- Cover to The Crew #6 (Dec. 2003), art by J. H. Williams III.

Publication information
- Publisher: Marvel Comics
- Schedule: Monthly
- Format: Ongoing series
- Publication date: July 2003 – January 2004 April 2017 – Nov. 2017
- No. of issues: (1st series) 7 (2nd series) 6
- Main characters: The Crew: Junta, Josiah X, Kasper Cole, War Machine; Black Panther and the Crew: Black Panther, Eden Fesi, Luke Cage, Misty Knight, Storm;

Creative team
- Created by: Christopher Priest (writer) Joe Bennett (artist)
- Written by: Ta-Nehisi Coates
- Penciller: Butch Guice

= The Crew (comics) =

Superhero comic book

The Crew, later Black Panther and the Crew, is a comic book series published by Marvel Comics featuring teams of superheroes primarily of African descent banding together in New York City to fight injustice.

The first series was published in 2003 and ran for seven issues. The series was written by Christopher Priest and illustrated by Joe Bennett. The second series, a revival known as Black Panther and the Crew, was published in 2017 and ran for six issues. It was written by Ta-Nehisi Coates and illustrated by Butch Guice.

==Publication history==
=== 2003 series ===
According to writer Christopher Priest's pitch, The Crew was about four hardened heroes who had all lost their families and came together initially out of self-interest, but would soon discover their commonality of loss. The Crew consisted of orphans. These men were dedicated to their respective goals, but each had a hole in his center. The seven stories released prior to cancellation were introductory pieces. If the series had continued, it would have highlighted each man's personal evolution.

The first story arc, Big Trouble In Little Mogadishu, was focused on the origin of Josiah X, son of Isaiah Bradley from Truth: Red, White & Black. Writer Priest intended that Josiah would eventually lead the team.

=== 2017 series ===
After the success of his run on Black Panther, Coates launched the spin-off title Black Panther and the Crew, a revival of the 2003 series.

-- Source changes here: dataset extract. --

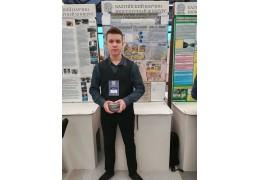 Минский школьник одержал победу в Балтийском научно-инженерном конкурсе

Coates originally wanted to use the same characters from the 2003 series, but found that a number of them weren't available. After selecting a new Crew, he ultimately added two female members — Misty Knight and Storm. Poet Yona Harvey also contributed to the series (as she did on another short-lived Black Panther spin-off, World of Wakanda). Black Panther and the Crew ran six issues before being canceled due to low sales.

== Plot ==

=== 2003 series ===
The Crew takes place in the No man's land between the streets of the fictional "Little Mogadishu" and those of the fictional exclusive gated community of "Princeton Walk" in Brooklyn, New York. Princeton Walk was developed by Grace & Tumbalt, a largely black-owned corporation, who cleaned up a section of Brooklyn and moved the criminal element and the poverty line residents out. Little Mogadishu is a side effect of the gentrification process so that displaced criminal and poverty elements are now concentrated in a war zone outside Princeton Walk's walls.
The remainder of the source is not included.